🤖 AI Summary
This work proposes a provable black-box adversarial attack method that addresses the lack of theoretical guarantees in existing approaches, which often fail to ensure successful generation of adversarial examples within a bounded number of iterations. By performing knowledge distillation on an expanded distilled dataset and incorporating a precise search space contraction strategy, the proposed method provides the first theoretical convergence guarantee for black-box attacks, proving that an effective adversarial example can always be found within a fixed number of iterations. Integrating knowledge distillation, spatial constraints, and transferability analysis, the approach significantly outperforms state-of-the-art black-box attacks on ImageNet and demonstrates broad applicability across diverse model architectures, including CNNs and Vision Transformers.
📝 Abstract
Black-box adversarial attacks are widely used as tools to test the robustness of deep neural networks against malicious perturbations of input data aimed at a specific change in the output of the model.
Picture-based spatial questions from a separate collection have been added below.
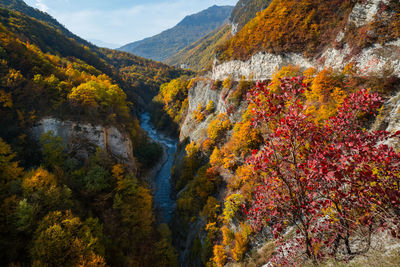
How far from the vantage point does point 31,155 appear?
2783 cm

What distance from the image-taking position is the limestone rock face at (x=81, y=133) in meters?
29.9

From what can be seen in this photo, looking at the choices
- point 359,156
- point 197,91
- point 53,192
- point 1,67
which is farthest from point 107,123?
point 359,156

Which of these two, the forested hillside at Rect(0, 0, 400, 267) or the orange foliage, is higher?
the orange foliage

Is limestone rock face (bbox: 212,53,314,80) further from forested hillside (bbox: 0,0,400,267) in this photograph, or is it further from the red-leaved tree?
the red-leaved tree

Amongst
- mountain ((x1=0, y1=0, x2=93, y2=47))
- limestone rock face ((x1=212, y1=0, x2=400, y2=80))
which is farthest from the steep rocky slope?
mountain ((x1=0, y1=0, x2=93, y2=47))

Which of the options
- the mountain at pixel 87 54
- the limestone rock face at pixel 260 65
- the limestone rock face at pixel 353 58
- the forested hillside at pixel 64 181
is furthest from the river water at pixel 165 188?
the mountain at pixel 87 54

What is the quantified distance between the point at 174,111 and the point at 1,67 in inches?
2149

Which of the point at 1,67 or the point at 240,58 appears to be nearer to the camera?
the point at 1,67

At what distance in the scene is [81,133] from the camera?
31328 mm

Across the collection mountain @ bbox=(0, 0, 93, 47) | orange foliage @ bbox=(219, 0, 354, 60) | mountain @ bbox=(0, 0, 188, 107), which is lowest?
orange foliage @ bbox=(219, 0, 354, 60)

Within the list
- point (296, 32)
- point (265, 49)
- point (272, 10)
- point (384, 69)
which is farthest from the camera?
point (272, 10)

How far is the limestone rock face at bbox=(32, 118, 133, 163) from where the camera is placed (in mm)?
29891

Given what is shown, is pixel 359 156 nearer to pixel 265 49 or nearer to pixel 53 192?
pixel 53 192

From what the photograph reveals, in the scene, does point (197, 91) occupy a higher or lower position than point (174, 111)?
higher
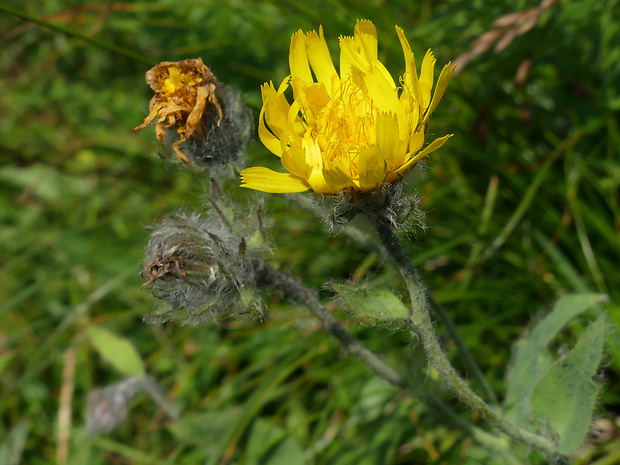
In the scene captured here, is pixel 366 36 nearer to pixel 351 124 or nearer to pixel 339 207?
pixel 351 124

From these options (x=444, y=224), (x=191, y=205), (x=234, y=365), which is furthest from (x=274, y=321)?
(x=444, y=224)

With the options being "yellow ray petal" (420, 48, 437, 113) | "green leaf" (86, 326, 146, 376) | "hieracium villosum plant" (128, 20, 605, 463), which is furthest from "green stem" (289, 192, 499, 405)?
"green leaf" (86, 326, 146, 376)

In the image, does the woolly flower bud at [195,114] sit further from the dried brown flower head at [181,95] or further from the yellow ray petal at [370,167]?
the yellow ray petal at [370,167]

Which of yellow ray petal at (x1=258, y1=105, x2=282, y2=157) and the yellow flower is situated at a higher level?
the yellow flower

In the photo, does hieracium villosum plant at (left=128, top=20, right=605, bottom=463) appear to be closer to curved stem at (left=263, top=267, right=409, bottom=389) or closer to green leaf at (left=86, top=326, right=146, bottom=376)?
curved stem at (left=263, top=267, right=409, bottom=389)

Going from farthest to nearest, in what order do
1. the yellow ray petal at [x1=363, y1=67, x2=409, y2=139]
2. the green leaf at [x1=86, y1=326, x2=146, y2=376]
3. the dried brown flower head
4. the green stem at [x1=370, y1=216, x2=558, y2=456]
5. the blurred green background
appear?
the green leaf at [x1=86, y1=326, x2=146, y2=376] → the blurred green background → the dried brown flower head → the green stem at [x1=370, y1=216, x2=558, y2=456] → the yellow ray petal at [x1=363, y1=67, x2=409, y2=139]

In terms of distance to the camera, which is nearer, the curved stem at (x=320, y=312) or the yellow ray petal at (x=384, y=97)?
the yellow ray petal at (x=384, y=97)

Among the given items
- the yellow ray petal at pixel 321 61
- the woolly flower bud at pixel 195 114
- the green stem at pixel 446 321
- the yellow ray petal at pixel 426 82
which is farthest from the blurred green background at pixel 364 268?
the yellow ray petal at pixel 426 82
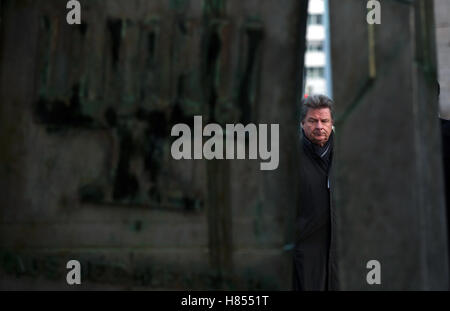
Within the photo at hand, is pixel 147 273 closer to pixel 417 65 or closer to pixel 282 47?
pixel 282 47

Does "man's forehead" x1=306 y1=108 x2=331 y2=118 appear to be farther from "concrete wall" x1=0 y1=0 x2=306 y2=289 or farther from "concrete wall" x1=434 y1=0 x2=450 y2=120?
"concrete wall" x1=434 y1=0 x2=450 y2=120

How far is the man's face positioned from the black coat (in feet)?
0.80

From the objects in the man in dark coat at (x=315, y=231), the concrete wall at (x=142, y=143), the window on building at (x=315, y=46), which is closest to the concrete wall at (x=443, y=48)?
the man in dark coat at (x=315, y=231)

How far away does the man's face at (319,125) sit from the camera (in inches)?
123

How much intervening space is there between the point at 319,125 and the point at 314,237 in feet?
2.44

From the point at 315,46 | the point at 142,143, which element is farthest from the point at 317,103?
the point at 315,46

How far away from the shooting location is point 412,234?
7.91ft

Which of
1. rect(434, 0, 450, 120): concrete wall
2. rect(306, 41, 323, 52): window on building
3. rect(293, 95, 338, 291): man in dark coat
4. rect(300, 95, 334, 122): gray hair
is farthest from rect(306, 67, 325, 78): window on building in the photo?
rect(293, 95, 338, 291): man in dark coat

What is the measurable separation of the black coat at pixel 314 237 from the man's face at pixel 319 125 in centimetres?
24

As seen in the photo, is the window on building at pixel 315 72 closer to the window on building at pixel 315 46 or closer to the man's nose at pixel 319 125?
the window on building at pixel 315 46

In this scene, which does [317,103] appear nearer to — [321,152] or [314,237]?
[321,152]

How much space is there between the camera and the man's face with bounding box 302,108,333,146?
313 cm

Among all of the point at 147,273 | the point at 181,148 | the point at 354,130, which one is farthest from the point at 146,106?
the point at 354,130
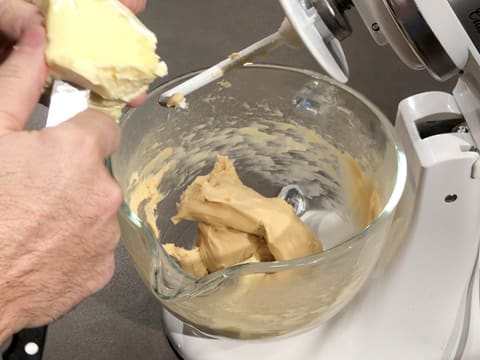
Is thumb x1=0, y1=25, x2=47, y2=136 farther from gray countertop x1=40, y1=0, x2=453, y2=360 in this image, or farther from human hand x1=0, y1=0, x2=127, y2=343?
gray countertop x1=40, y1=0, x2=453, y2=360

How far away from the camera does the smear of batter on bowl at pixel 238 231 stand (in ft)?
2.06

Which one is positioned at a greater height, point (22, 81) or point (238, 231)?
point (22, 81)

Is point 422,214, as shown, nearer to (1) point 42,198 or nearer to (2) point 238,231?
(2) point 238,231

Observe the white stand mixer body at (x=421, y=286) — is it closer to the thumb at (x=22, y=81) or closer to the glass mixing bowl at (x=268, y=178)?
the glass mixing bowl at (x=268, y=178)

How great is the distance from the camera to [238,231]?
2.12ft

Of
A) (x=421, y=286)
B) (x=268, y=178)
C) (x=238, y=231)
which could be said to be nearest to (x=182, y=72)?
(x=268, y=178)

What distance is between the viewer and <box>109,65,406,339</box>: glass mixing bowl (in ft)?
1.69

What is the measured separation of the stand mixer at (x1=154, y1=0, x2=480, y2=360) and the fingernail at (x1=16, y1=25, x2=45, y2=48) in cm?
18

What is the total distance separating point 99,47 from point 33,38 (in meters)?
0.05

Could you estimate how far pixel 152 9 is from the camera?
1.10m

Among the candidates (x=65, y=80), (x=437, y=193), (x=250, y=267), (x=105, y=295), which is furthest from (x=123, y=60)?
(x=105, y=295)

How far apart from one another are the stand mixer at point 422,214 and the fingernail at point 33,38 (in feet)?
0.58

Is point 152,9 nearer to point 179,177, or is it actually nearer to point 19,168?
point 179,177

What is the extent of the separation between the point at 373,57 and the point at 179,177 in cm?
42
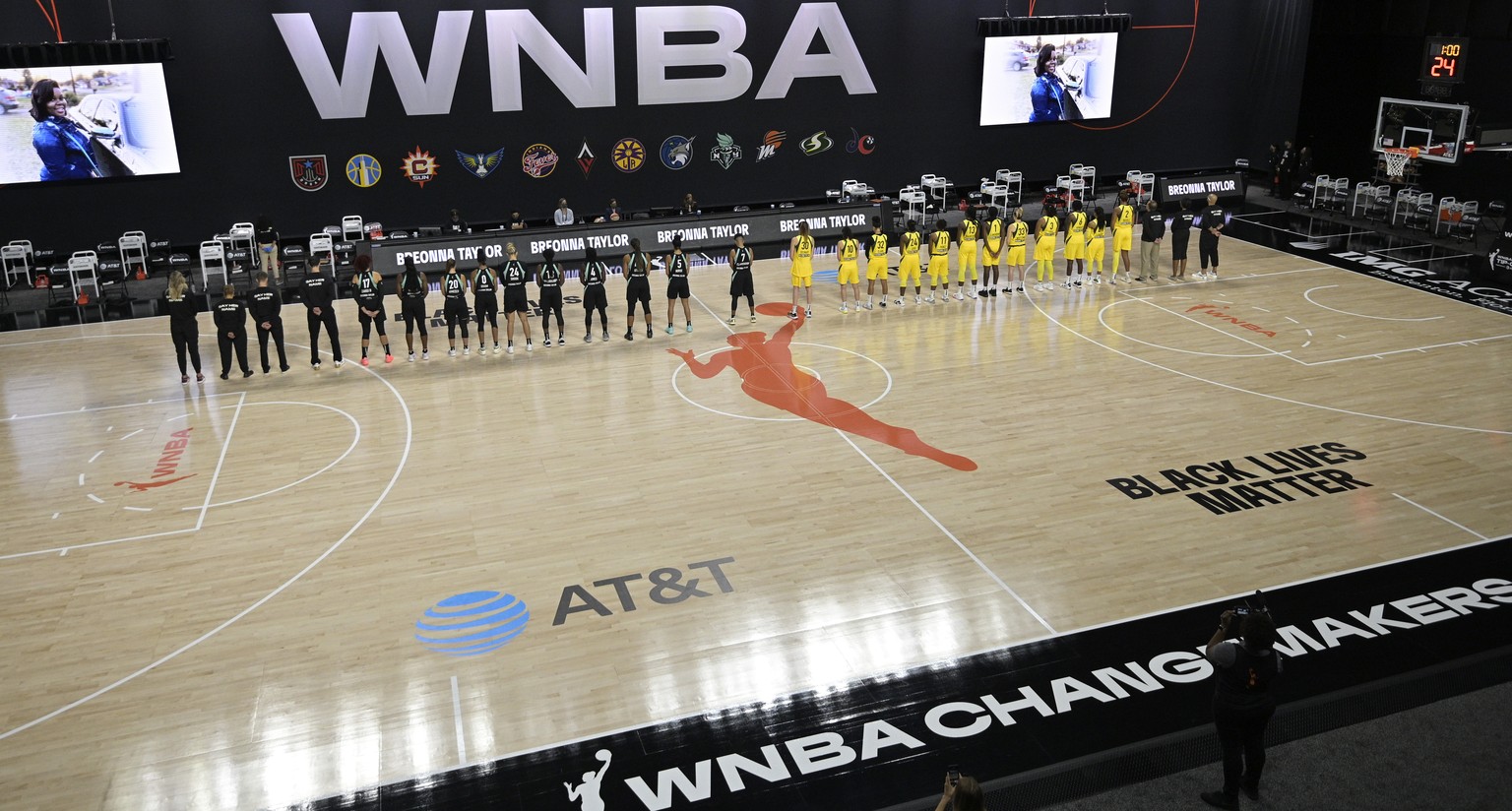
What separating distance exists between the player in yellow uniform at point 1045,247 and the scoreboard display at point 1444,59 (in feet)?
34.5

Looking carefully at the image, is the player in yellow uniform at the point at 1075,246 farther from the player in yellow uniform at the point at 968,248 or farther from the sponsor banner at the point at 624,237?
the sponsor banner at the point at 624,237

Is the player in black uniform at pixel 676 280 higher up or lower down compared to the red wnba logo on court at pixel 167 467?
higher up

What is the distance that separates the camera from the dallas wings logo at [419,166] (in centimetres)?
2130

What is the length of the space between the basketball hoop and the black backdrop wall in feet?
10.7

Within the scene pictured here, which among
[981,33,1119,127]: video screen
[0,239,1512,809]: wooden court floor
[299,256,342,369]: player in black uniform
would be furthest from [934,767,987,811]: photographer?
[981,33,1119,127]: video screen

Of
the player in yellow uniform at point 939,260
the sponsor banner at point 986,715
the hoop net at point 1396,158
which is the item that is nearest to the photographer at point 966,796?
the sponsor banner at point 986,715

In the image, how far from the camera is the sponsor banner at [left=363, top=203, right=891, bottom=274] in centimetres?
1869

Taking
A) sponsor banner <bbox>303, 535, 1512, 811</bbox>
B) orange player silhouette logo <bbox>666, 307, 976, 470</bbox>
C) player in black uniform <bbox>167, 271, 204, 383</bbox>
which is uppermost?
player in black uniform <bbox>167, 271, 204, 383</bbox>

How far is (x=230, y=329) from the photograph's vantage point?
14164 mm

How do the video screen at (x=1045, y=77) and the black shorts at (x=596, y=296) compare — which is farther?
the video screen at (x=1045, y=77)

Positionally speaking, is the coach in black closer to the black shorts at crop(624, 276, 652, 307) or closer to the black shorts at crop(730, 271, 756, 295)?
the black shorts at crop(730, 271, 756, 295)

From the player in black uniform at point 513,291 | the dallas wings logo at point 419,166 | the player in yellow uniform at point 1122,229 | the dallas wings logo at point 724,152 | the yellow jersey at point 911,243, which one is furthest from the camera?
the dallas wings logo at point 724,152

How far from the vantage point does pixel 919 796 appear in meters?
6.84

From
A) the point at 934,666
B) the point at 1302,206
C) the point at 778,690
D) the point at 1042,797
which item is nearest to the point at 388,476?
the point at 778,690
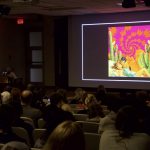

Such methods, although they remain empirically effective, usually do not guarantee that an adversarial example can be found for a particular model. In this paper, we propose Contract And Conquer (CAC), an approach to provably compute adversarial examples for neural networks in a black-box manner. The method is based on knowledge distillation of a black-box model on an expanding distillation dataset and precise contraction of the adversarial example search space. CAC is supported by the transferability guarantee: we prove that the method yields an adversarial example for the black-box model within a fixed number of algorithm iterations. Experimentally, we demonstrate that the proposed approach outperforms existing state-of-the-art black-box attack methods on ImageNet dataset for different target models, including vision transformers.